CRUMB: Efficient Prior Fitted Network Inference via Distributionally Matched Context Batching
CRUMB is a new inference wrapper that makes prior-fitted networks (PFNs) more practical for large datasets by clustering test queries and selecting distributionally matched training subsets using maximum mean discrepancy minimization. The technique is architecture-agnostic, requires no retraining, and demonstrates superior performance across multiple PFN models on tabular benchmarks.
CRUMB addresses a fundamental scalability bottleneck in prior-fitted networks, an emerging class of tabular foundation models that perform in-context learning by processing entire training datasets in a single forward pass. The quadratic scaling of self-attention mechanisms has made this approach computationally prohibitive for large datasets, limiting PFNs' practical applicability despite their strong empirical performance. By introducing an intelligent context selection mechanism based on maximum mean discrepancy (MMD) optimization, CRUMB enables efficient inference without requiring model retraining or architecture modifications.
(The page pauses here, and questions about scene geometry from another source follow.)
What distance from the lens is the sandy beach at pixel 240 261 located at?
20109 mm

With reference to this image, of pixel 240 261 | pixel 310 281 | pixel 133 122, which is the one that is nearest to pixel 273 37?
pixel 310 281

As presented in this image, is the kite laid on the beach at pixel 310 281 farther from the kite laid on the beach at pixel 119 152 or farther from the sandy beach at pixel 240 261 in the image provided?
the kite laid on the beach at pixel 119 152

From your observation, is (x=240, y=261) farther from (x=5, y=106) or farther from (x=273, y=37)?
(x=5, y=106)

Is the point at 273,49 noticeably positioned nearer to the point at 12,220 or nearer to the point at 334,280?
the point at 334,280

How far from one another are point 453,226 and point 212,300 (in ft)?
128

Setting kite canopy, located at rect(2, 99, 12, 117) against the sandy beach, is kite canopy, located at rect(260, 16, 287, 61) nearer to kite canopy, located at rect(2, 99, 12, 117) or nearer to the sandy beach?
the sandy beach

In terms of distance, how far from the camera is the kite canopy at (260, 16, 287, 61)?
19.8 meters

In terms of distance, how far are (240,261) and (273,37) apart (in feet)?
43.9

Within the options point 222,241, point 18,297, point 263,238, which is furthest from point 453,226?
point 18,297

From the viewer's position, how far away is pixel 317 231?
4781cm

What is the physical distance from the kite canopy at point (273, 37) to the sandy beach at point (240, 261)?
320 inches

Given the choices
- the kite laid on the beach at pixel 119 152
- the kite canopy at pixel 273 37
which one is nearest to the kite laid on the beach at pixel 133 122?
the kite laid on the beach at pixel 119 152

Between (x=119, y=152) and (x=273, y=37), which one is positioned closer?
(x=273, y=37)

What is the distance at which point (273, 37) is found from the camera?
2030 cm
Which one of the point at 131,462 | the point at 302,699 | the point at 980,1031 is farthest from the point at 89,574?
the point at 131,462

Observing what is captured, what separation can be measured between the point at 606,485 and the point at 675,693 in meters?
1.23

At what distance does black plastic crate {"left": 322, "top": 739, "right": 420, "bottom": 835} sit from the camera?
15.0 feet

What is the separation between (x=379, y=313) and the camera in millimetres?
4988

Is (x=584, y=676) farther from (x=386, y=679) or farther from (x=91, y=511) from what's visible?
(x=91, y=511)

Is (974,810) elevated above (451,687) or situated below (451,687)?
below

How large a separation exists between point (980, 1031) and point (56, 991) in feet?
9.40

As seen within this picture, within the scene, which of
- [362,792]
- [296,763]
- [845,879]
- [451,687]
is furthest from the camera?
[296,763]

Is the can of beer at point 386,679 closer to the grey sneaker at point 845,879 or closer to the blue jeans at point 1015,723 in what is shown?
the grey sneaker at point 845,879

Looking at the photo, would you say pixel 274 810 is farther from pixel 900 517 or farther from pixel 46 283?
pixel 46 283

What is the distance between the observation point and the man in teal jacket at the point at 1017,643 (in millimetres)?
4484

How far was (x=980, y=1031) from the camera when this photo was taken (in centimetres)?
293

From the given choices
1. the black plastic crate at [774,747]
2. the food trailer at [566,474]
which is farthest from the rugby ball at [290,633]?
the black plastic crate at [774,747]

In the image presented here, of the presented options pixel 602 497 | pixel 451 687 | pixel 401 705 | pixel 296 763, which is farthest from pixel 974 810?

The technical approach reflects broader trends in machine learning toward smarter inference optimization. Rather than attempting architectural overhauls, the researchers developed a modular wrapper that works across different PFN implementations, demonstrating results on three distinct architectures evaluated on 51 datasets. The MMD-based clustering strategy serves a dual purpose: it reduces computational overhead while naturally handling covariate drift—a persistent challenge in real-world applications where test data distributions diverge from training distributions.
For the tabular machine learning community, CRUMB significantly expands the practical deployment window for PFN models, which have shown promise as foundation models for structured data. The architecture-agnostic nature means existing PFN implementations can immediately benefit from efficiency gains. The resilience to distribution shift is particularly valuable for practitioners dealing with evolving datasets or external data sources. As tabular foundation models gain adoption in enterprise and research settings, techniques like CRUMB that enable practical large-scale inference become increasingly important for competitive deployment.
- →CRUMB reduces computational requirements for prior-fitted network inference through intelligent training subset selection without model retraining.
- →The method uses maximum mean discrepancy minimization to distributionally match training context to test query clusters.
- →Architecture-agnostic design enables immediate application across multiple PFN models (TabPFNv2, TabICLv1, TabICLv2).
- →Demonstrates superior performance to existing context selection strategies on 51-dataset TabArena benchmark.
- →Inherent robustness to covariate drift makes the approach practical for real-world applications with distribution shifts.